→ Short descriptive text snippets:
§ §

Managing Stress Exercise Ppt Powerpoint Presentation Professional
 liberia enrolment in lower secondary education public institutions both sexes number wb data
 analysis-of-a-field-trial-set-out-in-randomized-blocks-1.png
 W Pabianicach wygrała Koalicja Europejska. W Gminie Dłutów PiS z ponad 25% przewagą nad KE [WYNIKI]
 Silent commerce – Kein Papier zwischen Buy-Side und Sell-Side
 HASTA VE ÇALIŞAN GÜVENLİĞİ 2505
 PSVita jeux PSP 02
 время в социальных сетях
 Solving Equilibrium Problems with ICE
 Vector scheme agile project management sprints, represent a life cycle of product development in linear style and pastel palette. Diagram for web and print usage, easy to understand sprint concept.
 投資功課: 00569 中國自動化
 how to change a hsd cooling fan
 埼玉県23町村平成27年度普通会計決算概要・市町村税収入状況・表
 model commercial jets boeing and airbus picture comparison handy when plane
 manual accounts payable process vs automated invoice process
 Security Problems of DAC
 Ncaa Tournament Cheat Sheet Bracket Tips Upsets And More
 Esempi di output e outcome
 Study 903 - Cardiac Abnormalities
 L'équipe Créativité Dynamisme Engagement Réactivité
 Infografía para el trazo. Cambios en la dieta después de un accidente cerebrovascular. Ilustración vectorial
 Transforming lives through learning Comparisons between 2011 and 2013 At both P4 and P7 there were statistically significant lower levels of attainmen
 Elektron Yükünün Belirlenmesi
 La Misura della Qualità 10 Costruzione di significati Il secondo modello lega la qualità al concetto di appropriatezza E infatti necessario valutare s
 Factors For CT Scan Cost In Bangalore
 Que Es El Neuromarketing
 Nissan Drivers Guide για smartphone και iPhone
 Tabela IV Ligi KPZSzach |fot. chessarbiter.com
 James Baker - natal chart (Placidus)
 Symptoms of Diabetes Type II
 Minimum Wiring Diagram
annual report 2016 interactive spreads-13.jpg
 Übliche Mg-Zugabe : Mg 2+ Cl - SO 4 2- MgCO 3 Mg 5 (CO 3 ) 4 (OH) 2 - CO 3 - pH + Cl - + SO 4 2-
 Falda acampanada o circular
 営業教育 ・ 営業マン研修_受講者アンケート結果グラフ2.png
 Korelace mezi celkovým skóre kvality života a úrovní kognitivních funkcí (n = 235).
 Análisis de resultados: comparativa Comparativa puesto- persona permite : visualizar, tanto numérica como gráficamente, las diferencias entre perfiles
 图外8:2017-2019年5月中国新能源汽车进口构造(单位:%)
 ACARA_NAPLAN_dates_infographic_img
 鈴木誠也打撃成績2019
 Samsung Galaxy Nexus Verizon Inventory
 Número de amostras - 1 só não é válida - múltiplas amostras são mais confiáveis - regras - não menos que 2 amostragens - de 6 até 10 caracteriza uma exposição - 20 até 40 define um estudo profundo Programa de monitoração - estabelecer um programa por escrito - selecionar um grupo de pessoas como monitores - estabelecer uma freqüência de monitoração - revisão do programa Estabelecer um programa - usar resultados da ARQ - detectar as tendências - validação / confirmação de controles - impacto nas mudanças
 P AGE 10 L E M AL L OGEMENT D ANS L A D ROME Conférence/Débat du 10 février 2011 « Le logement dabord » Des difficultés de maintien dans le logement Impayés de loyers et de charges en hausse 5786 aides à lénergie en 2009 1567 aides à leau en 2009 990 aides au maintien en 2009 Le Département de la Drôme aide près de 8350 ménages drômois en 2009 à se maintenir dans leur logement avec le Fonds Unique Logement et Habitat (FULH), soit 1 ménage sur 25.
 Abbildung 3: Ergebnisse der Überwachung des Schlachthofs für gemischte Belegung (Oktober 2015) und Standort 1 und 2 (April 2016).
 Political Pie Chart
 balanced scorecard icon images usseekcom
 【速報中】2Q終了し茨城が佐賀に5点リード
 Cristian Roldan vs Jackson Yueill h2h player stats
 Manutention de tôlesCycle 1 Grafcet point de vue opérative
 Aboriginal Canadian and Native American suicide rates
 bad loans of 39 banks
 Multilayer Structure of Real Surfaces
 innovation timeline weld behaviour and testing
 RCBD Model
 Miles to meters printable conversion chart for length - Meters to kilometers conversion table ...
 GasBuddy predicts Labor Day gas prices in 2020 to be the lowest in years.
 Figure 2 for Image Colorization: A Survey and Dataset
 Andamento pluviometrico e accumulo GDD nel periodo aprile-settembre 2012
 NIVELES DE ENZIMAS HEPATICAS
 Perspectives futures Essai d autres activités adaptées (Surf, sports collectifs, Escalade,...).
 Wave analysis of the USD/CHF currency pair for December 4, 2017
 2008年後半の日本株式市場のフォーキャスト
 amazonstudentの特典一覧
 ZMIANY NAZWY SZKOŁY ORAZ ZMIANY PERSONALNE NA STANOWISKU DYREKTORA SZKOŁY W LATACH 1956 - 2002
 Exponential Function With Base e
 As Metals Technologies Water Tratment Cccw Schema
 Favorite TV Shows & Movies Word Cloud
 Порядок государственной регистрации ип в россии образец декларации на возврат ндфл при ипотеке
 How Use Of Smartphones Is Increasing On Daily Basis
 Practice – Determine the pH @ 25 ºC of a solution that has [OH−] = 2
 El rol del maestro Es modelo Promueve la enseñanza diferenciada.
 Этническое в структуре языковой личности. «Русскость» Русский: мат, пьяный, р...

§ §

→ TASK INSTRUCTIONS: Using the records above, set down exactly the lines from the one with "ACARA_NAPLAN_dates_infographic_img" through the one with "Figure 2 for", inclusive, and nothing more.

→ ANSWER TO THIS PROBLEM:
 ACARA_NAPLAN_dates_infographic_img
 鈴木誠也打撃成績2019
 Samsung Galaxy Nexus Verizon Inventory
 Número de amostras - 1 só não é válida - múltiplas amostras são mais confiáveis - regras - não menos que 2 amostragens - de 6 até 10 caracteriza uma exposição - 20 até 40 define um estudo profundo Programa de monitoração - estabelecer um programa por escrito - selecionar um grupo de pessoas como monitores - estabelecer uma freqüência de monitoração - revisão do programa Estabelecer um programa - usar resultados da ARQ - detectar as tendências - validação / confirmação de controles - impacto nas mudanças
 P AGE 10 L E M AL L OGEMENT D ANS L A D ROME Conférence/Débat du 10 février 2011 « Le logement dabord » Des difficultés de maintien dans le logement Impayés de loyers et de charges en hausse 5786 aides à lénergie en 2009 1567 aides à leau en 2009 990 aides au maintien en 2009 Le Département de la Drôme aide près de 8350 ménages drômois en 2009 à se maintenir dans leur logement avec le Fonds Unique Logement et Habitat (FULH), soit 1 ménage sur 25.
 Abbildung 3: Ergebnisse der Überwachung des Schlachthofs für gemischte Belegung (Oktober 2015) und Standort 1 und 2 (April 2016).
 Political Pie Chart
 balanced scorecard icon images usseekcom
 【速報中】2Q終了し茨城が佐賀に5点リード
 Cristian Roldan vs Jackson Yueill h2h player stats
 Manutention de tôlesCycle 1 Grafcet point de vue opérative
 Aboriginal Canadian and Native American suicide rates
 bad loans of 39 banks
 Multilayer Structure of Real Surfaces
 innovation timeline weld behaviour and testing
 RCBD Model
 Miles to meters printable conversion chart for length - Meters to kilometers conversion table ...
 GasBuddy predicts Labor Day gas prices in 2020 to be the lowest in years.
 Figure 2 for Image Colorization: A Survey and Dataset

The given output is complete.